Source: Anu Prabhala, “Why Dadar Parsi Colony, Mumbai” (Substack)
Personal Heritage
The Mysore Connection
My particular connection to this heritage came in Mysore, at Tipu Sultan's Summer Palace (Daria Daulat Bagh). Built in 1784, the teak palace is covered floor to ceiling in Persian-influenced floral frescoes, cusped arches, and painted wooden panels that carry the same visual language as the fire temples and Mughal courts hundreds of miles north.
What struck me was the botanical obsession — every surface alive with flowers. Not decorative repetition but a vocabulary: lotuses, roses, vine scrollwork, bouquets in niches. Centuries of pigment wearing through plaster, the saffron ground showing beneath, green patina creeping over dark frescoes.
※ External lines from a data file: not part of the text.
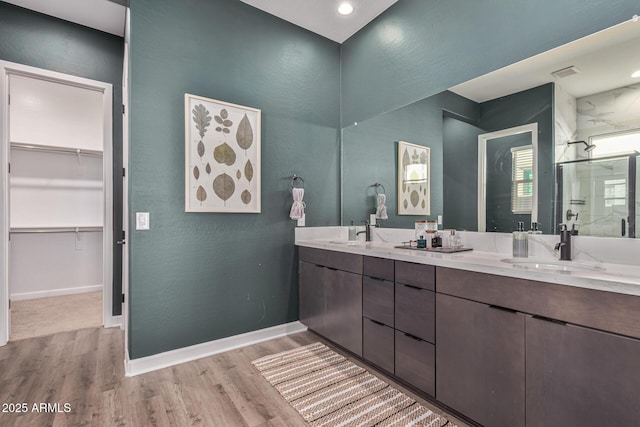 bathroom featuring wood-type flooring, vanity, and a shower with shower door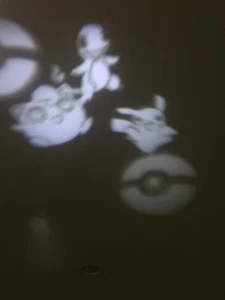 Pokémon LED Projector Light NEW INDOOR OUTDOOR White Rotate Pikachu Charmander - Picture 1 of 6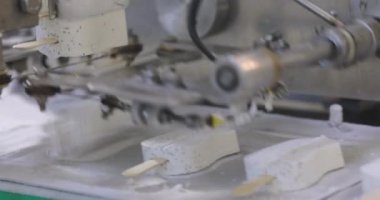 Apparatus for sorting ice cream. Ice cream dosing machine on a conveyor line. Automated conveyor line. Food production.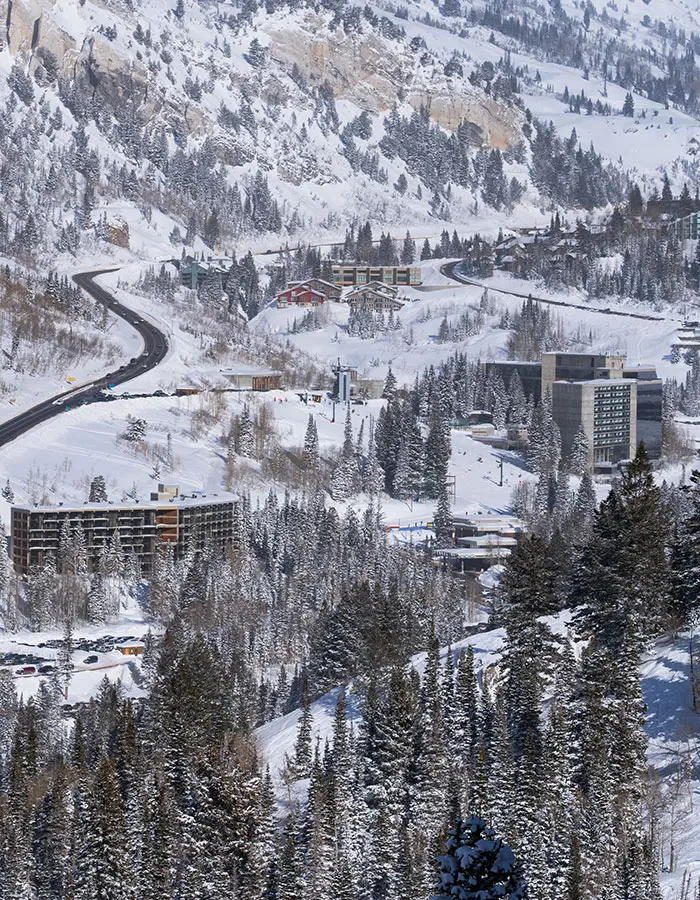 Mobile hero of the lodges at Snowbird next to the lifts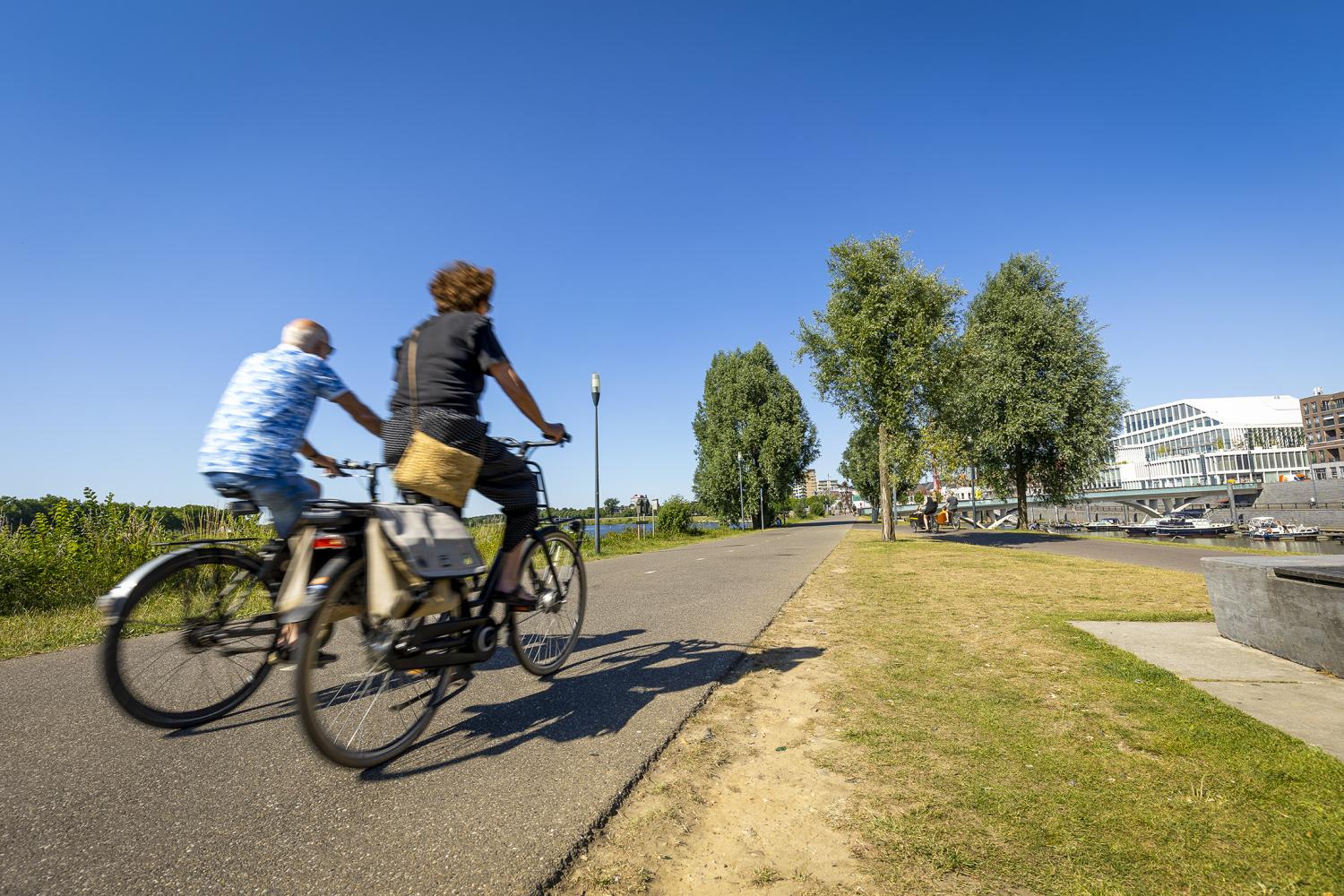 Fietsers op het fietspad langs de maas 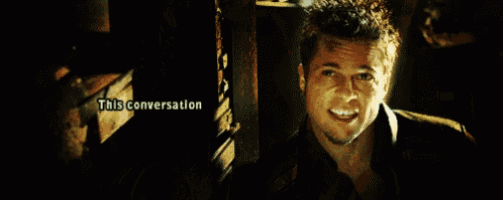 a man and a woman are looking at each other and the words is over are visible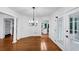 Spacious living room showing hardwood floors, elegant columns, and natural light at 284 Due West Ct, Dallas, GA 30157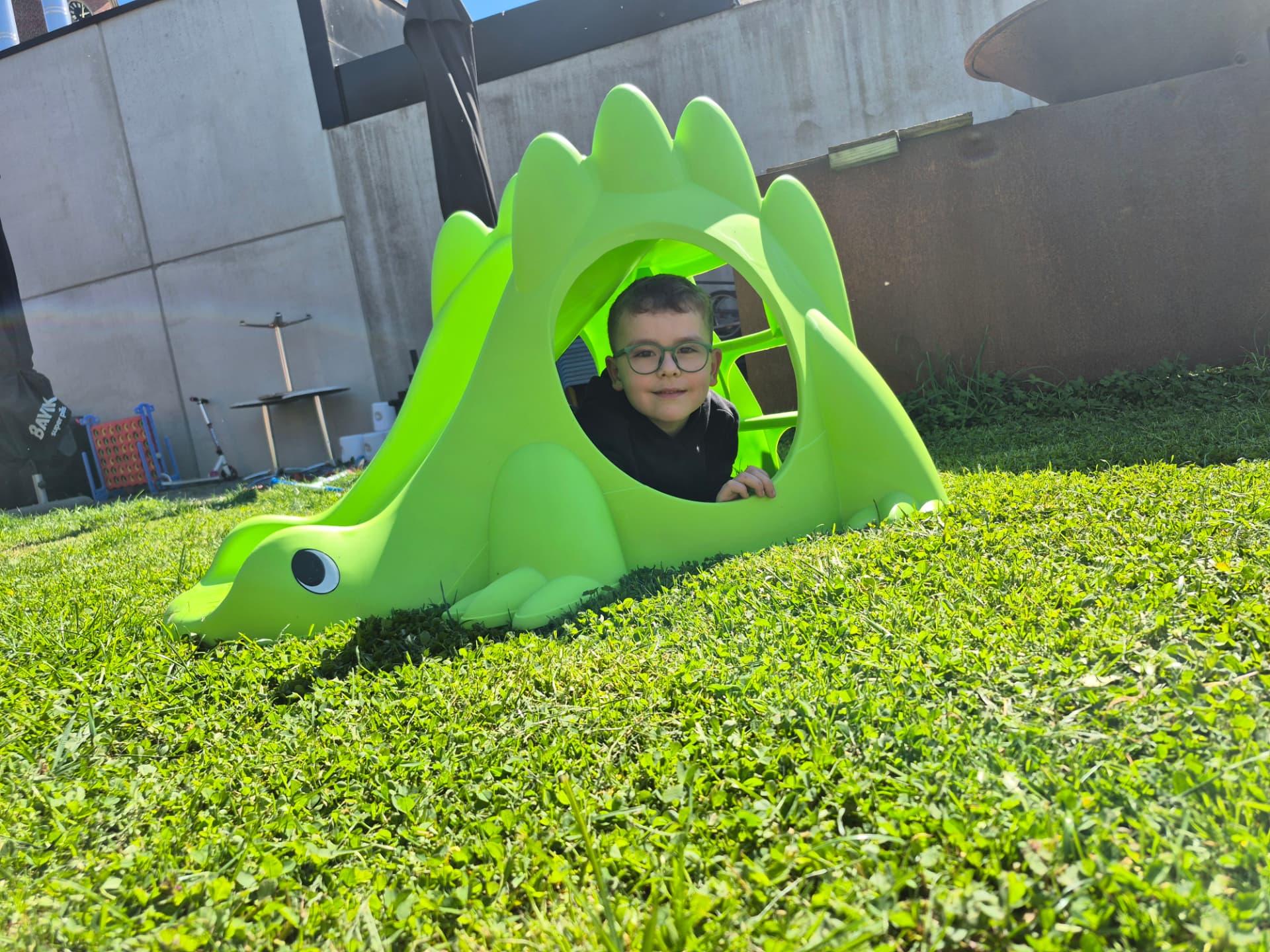 Kind speelt in het groene dino-speeltuig op het gras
The multifoil arches and jali lattice screens felt like a direct thread from Persia through Gujarat to Karnataka — the same aesthetic DNA expressed in teak and lime instead of stone.
Tipu Sultan's Summer Palace (Daria Daulat Bagh), Srirangapatna, Mysore

Interior Hall — Multifoil Arches, Blue Brackets, and Floral Tile Panels

Fluted Columns with Gold Acanthus Capitals and Fan Arch Gallery

Peacock-Tail Fan Arches with Red Scalloped Edges

Aged Bouquet Fresco in a Cusped Arch Niche — Green Patina

Repeating Floral Wall Fresco — Saffron Ground, Centuries of Patina

Blue and Red Scalloped Arches with Jali Lattice Screens

Crimson and Gold Floral Borders — Rope-Twist Molding Detail

Painted Ceiling — Medallion Panels Meeting at Corner Junction

Fan Arches from Below — Gold Leaf Ceiling Panels Above

Column Detail — Fan Arch Window and Miniature Painted Panels

Carved Wooden Panels — Floral Niches and Rose Medallions

Red and Gold Ceiling Frieze — Intricate Floral Borders

Upper Gallery — Fan Arches and Jali Screens
The Persian Thread
Tipu Sultan's palace blends Indo-Islamic, Persian, and Dravidian traditions — the same cross-pollination that defines Parsi architecture. The floral frescoes descend from Persian miniature painting, the cusped arches echo Mughal courts, and the teak woodwork is distinctly South Indian. Standing inside, you can trace the migration of aesthetic ideas from Isfahan to Sanjan to Bombay to Srirangapatna — the same flowers, painted by different hands, a thousand miles and a thousand years apart.